[Trabalho a fazer]
1. Diga se cada afirmação abaixo está de acordo com o texto sobre o poeta e Érebo, respondendo sim ou não e citando as palavras do texto que decidem a questão. (a) O poeta se intimidou diante das labaredas de Érebo. (b) Na frase atribuída a Paul Heyse, a cabeça cede sempre por ser a mais prudente. (c) No topo, o poeta cerziu seus poemas com a queimadura.
2. No texto sobre o poeta e Érebo, transforme em lista o parágrafo que começa com "Ao som dos álbuns", mantendo as informações principais.
3. Continue o texto sobre o poeta e Érebo a partir do ponto em que ele termina.

[Texto extraído]
□ □ □ □ □
ALICIA KOZAMEH, ANDREE CHEDID, PRUDHOMME, HEYSE & O BICHO DO VAU

 


Ao som dos álbuns Vinha da Ida (2017) e Apneia (2022), da instrumentista, cantautora, circense e bacharel em sociologia, Livia Mattos.

 

TRÍPTICO DQP: Das lâminas e labaredas de Érebo... - O poeta sentiu a lâmina do tempo no corte profundo: a cicatriz guardava o sangue perdido e o fez singrar qual Odisseu pela névoa funesta de pesadas nuvens. Sabia desde Homero: A noite é terrível sobre os mortais infelizes. Não era o seu caso e nem se intimidou: enfrentou as labaredas de Érebo que emergia do caos e do esquecimento, saído das profundezas do Aqueronte com o coro das moiras e horas, fugindo do cárcere no Tártaro. Visível o seu ressentimento pela emboscada urdida por Nix, havia se libertado sozinho e era a primeira vez depois da Titanomaquia. Com ele as trevas da primeva escuridão nos ventos das belas tranças de Circe. Era então o vulcão da Ilha de Ross prestes a explodir sua erupção na Antártida, se agigantando como a cratera de Marte a mostrar o rio da morte e a fronteira entre dois mundos. Trouxe mulheres e homens despidos de seus legados, regurgitando a memória e lamuriando o luto dos vivos. Falsamente gentil ofereceu a imortalidade dos deuses por ser o universo, senhor dos cosmos e dos buracos negros. Não havia como escapar, todos haviam de passar por ele, como afirmara Hesíodo e os ditos das órficas e rapsódicas. Viu-se então Sully Prudhomme: Na minha alma trava-se um combate sem vencedor entre a fé sem prova e a razão sem encanto... Mais dissera Paul Heyse: Se a cabeça e o coração se contradizem, o coração acabaria por dizer: a pobre cabeça cede sempre, porque é a mais prudente... Um descuido do deus e subiu ao Monte como se recitasse o Poema em Linha Reta de Pessoa. E no topo cerziu seus poemas com a queimadura: transformava a dor em grandiosa mudança. Era como se salvasse aos primeiros raios da manhã. Sabia-se ainda vivo e voou nos versos de itinerância: até que tudo se esvaia na navalha do tempo...
□ □ □ □ □
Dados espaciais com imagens
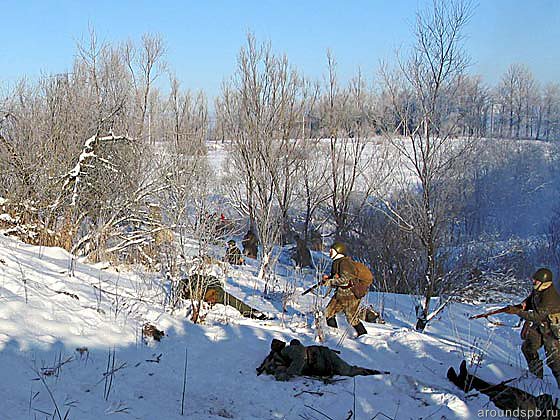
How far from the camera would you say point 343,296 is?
7.60 m

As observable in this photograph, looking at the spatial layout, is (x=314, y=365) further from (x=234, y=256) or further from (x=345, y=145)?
(x=345, y=145)

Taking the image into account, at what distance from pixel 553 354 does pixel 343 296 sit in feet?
9.32

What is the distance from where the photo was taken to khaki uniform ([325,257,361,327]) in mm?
7560

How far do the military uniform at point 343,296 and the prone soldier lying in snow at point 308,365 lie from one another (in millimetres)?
2232

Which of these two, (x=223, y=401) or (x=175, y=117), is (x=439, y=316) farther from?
(x=175, y=117)

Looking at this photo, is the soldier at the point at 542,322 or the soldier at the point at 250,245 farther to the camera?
the soldier at the point at 250,245

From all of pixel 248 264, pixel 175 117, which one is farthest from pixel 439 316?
pixel 175 117

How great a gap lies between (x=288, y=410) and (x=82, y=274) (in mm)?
5078

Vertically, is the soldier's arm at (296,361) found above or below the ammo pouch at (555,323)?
below

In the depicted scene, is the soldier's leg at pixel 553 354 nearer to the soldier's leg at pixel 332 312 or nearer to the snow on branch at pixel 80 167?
the soldier's leg at pixel 332 312

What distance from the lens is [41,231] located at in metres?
11.1

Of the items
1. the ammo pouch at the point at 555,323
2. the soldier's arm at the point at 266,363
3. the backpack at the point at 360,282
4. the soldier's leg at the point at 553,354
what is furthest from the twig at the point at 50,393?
the ammo pouch at the point at 555,323

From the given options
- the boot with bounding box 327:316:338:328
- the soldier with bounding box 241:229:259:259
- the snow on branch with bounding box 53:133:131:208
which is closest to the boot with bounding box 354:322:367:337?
the boot with bounding box 327:316:338:328

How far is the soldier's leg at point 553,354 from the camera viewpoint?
5.69 meters
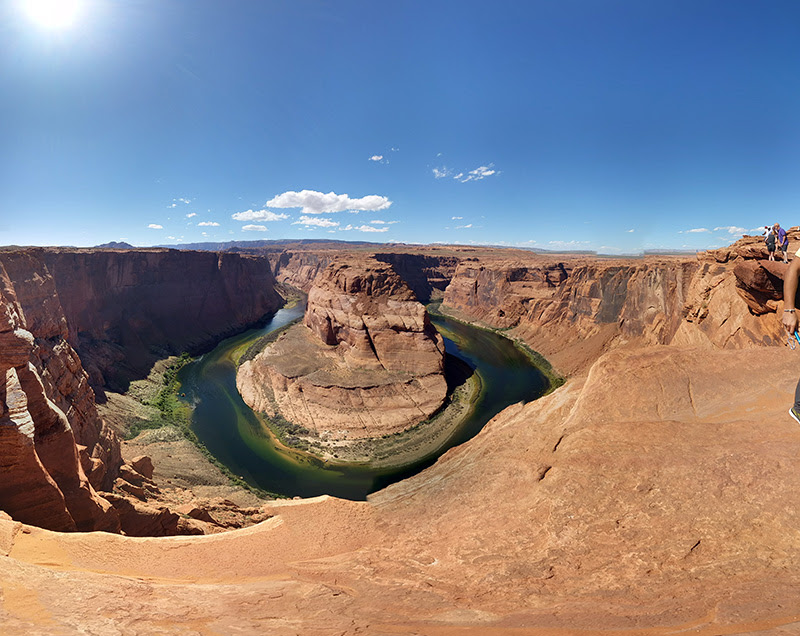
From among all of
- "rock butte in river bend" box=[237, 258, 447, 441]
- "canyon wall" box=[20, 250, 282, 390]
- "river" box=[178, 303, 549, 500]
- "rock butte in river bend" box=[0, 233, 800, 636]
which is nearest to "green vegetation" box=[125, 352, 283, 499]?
"river" box=[178, 303, 549, 500]

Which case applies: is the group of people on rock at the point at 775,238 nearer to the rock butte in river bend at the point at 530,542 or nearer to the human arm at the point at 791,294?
the rock butte in river bend at the point at 530,542

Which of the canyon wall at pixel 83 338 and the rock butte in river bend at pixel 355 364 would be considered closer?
the canyon wall at pixel 83 338

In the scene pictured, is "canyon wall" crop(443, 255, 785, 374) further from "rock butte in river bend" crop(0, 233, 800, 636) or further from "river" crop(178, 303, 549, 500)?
"rock butte in river bend" crop(0, 233, 800, 636)

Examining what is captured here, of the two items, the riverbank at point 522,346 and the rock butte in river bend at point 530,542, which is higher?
the rock butte in river bend at point 530,542

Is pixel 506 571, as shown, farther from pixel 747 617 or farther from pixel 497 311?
pixel 497 311

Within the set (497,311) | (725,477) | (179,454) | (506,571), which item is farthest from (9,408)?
(497,311)

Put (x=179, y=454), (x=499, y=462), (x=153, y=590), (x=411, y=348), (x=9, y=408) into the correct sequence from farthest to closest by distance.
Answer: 1. (x=411, y=348)
2. (x=179, y=454)
3. (x=499, y=462)
4. (x=9, y=408)
5. (x=153, y=590)

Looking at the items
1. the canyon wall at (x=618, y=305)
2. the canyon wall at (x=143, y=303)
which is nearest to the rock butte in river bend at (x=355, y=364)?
the canyon wall at (x=143, y=303)
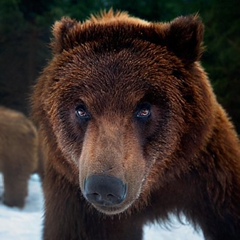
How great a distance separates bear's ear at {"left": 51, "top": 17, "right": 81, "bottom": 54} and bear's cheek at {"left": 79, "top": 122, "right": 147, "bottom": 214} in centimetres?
55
□ □ □ □ □
[Respostas por tarefa]
1.
(a) Não: "Não era o seu caso e nem se intimidou"
(b) Sim: "a pobre cabeça cede sempre, porque é a mais prudente"
(c) Sim: "E no topo cerziu seus poemas com a queimadura"

2.
- Álbuns: Vinha da Ida (2017) e Apneia (2022)
- Artista: Livia Mattos
- Atividades: instrumentista, cantautora, circense e bacharel em sociologia

3.
 


Apocalipse lírico... - O que nunca tive não faz falta nenhuma, nem mesmo do que perdi ou ignorei. O que sei de mesmo: tudo pra ser revirado e refeito. Sim e refaço todas as horas de todos os dias. Em cada amanhecer já sou outro, tudo ficando para trás consumindo-se nos instantes e já era. Guardo comigo as palavras de Alicia Kozameh: Pego na mão o que sinto como beleza e, então, posso incluir a música que me é indispensável e o jogo de palavras... É sim o que me basta, os tons das cores musicais em cada uma das minhas vértebras. Aos poucos esqueço até de mim mesmo, só recomeço nos versos do Poema final de Andree Chedid: Onde estão as palavras, \ O fogo eterno, \ O poema final? \ A fonte da vida?... Esteja sabe-se lá onde, jamais serei o mesmo e até nem precise existir depois da desconstrução por que sou apocalipse lírico...


 

O bicho do Vau... - Um choro de menino e perscruto à toa. Logo uma das lavadeiras do lajedo: Não vá! Demorei a entender, até que ela, pálpebras baixas, olhar no vazio: Eu já tinha nascido quando a Sinhá nos trouxe para serviçais na casa grande. O coronel marido dela nunca gostou de mim: era como se eu fosse uma afronta e desconfiava do segredo da minha mãe, seria ele meu pai. Confesso: também não gostava dele e cresci assim, até tomar corpo e ele abusar de mim na volta do Vau. Fui mandada pra longe, escondida à sete chaves e tomaram-me o recém-nascido jogado na enchente do rio Jacuípe. Quantos não se afogaram investigando os gemidos pungentes. Hoje meu filho ainda chora nas profundezas do açude. É a maldição que atormenta todos aqueles que querem encontrá-lo. Silenciou... Fitou-me com insistência e me disse KateBornstein: Acho que há pouca compaixão no mundo agora, então precisamos desenvolver a nossa própria para compensar isso... Pude sentir sua dor e dela apenas o sumiço e as fatídicas notícias. Até mais ver.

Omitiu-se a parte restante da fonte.